Es ist an sich kein Kompliment, wenn man jemandem sagt, er habe ein Spatzenhirn. Wer allerdings um die Intelligenz und die Fähigkeiten von Vögeln weiss, könnte sich über eine solche Aussage sogar freuen. Besonders interessant für die Forschung sind in diesem Zusammenhang Brieftauben. Alleine schon deshalb, weil sie an Menschen gewohnt und handzahm sind. Es gibt unendlich viele Versuchsreihen, in denen Wissenschaftler untersucht haben, woran sich Brieftauben bei ihrem Flug orientieren. Vieles wurde vermutet und einiges wurde bewiesen. Zu hundert Prozent weiss man aber immer noch nicht, wie die Vögel jeweils den Heimweg finden. Eine Rolle spielen fast sicher der Stand der Sonne, der Erdmagnetismus, der Geruchssinn, das Gehör, aber auch die Orientierung an der Landschaft und an Gebäuden. Alles Faktoren und Fähigkeiten, die die Tauben wohl in Kombination nutzen. So finden sie auch dann noch den Weg, wenn etwas davon wegfällt.

Dass sich Brieftaubensportler für solche Forschungen besonders interessieren, liegt auf der Hand. Trotzdem: Allfällige Störungen bei Wettflügen können damit nur selten wirklich erklärt werden. Solange man nicht genau weiss, wie sich die Vögel orientieren, kann man auch nicht sagen, was sie aus dem Konzept bringt.

Es gibt noch viele andere erstaunliche Fähigkeiten, über die diese intelligenten Vögel verfügen. Auch wenn ein Taubenhirn nur so gross wie eine Fingerspitze ist. Bereits in früheren Ausgaben der «Tierwelt» (Nr. 17 und 19/2012) haben wir über den Versuch des Neuseeländer Psychologen Damian Scarf berichtet, der Tauben im Rahmen seiner Masterarbeit das Zählen beibrachte. Zuerst lernten die Tauben bis drei zu zählen, was sie bald mit einer Sicherheit von bis zu 90 Prozent konnten.

Wie viele Viereckchen liegen da?
Die komplexeste Aufgabe bestand darin, von zwei Abbildungen mit einer unterschiedlichen Anzahl Viereckchen jene herauszupicken, auf der weniger Viereckchen zu sehen sind. Etwas, was auch ein Mensch nicht auf Anhieb kann. Sogar bei hohem Schwierigkeitsgrad trafen die Tauben bei diesem Experiment in 70 bis 90 Prozent der Fälle die richtige Wahl. Unsereins muss zählen, um die kleinere Anzahl Viereckchen mit Sicherheit angeben zu können. Da stellt sich die Frage: Zählt die Taube auch oder schätzt sie das Ergebnis?

Ebenfalls erforscht wurde, wie gut Tauben beobachten können. Dabei fand man heraus, dass sie Menschen voneinander unterscheiden können, sogar Gesichtsausdrücke erkennen, aber auch Buchstaben aus dem Alphabet.
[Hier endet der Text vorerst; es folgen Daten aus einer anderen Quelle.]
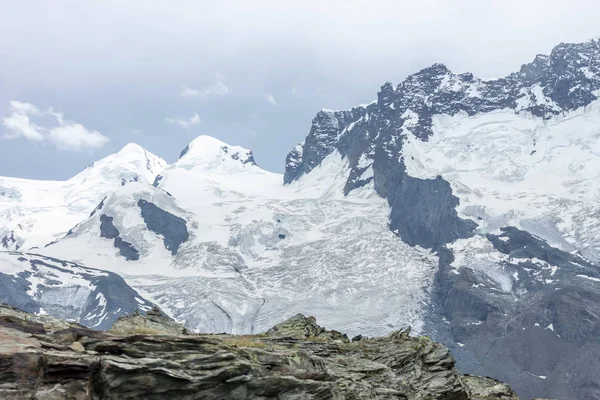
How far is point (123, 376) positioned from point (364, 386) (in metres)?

Sie schaffen es zudem, Bilder zu unterscheiden, zum Beispiel einen Monet von einem Picasso. Es heisst, dass sie sich bis zu 1800 verschiedene Bilder merken können.

Tauben erkennen Brustkrebs
Die neusten Forschungsergebnisse zu Tauben haben Wissenschaftler der US-amerikanischen Universitäten von Iowa und California letzten Herbst publiziert. Sie haben herausgefunden, dass Tauben durch Training krebsbefallene Zellen auf Röntgenbildern erkennen können. Konkret wurden die Vögel mit Futter dazu trainiert, Anzeichen von gut- oder bösartigem Gewebe auf Mammografie-Scans (Brustkrebsuntersuchung) und anderen Röntgenaufnahmen zu unterscheiden. Anfänglich hatten die Tiere Mühe damit, aber von Tag zu Tag steigerten sie ihre Trefferquoten. Innerhalb von 15 Tagen erhöhte sich die Trefferquote von 50 auf 85 Prozent. In einem Test mit vier Tauben lag der Wert sogar bei 99 Prozent. Damit waren die Ergebnisse so genau wie die eines Radiologen.

Es ist natürlich nicht vorgesehen, dass in Zukunft Brieftauben in den Labors die Röntgenbilder beurteilen. Die Ergebnisse dieser Forschung können jedoch unter anderem bei der Entwicklung von medizinischen Bildgebungs-, Bildverarbeitungs- und Bildanalyseprogrammen helfen.

Trainierte Tauben erkennen Krebszellen: Je nachdem, ob das Gewebe auf dem Bildschirm gut- oder bösartig ist, klicken sie auf den blauen oder gelben Balken.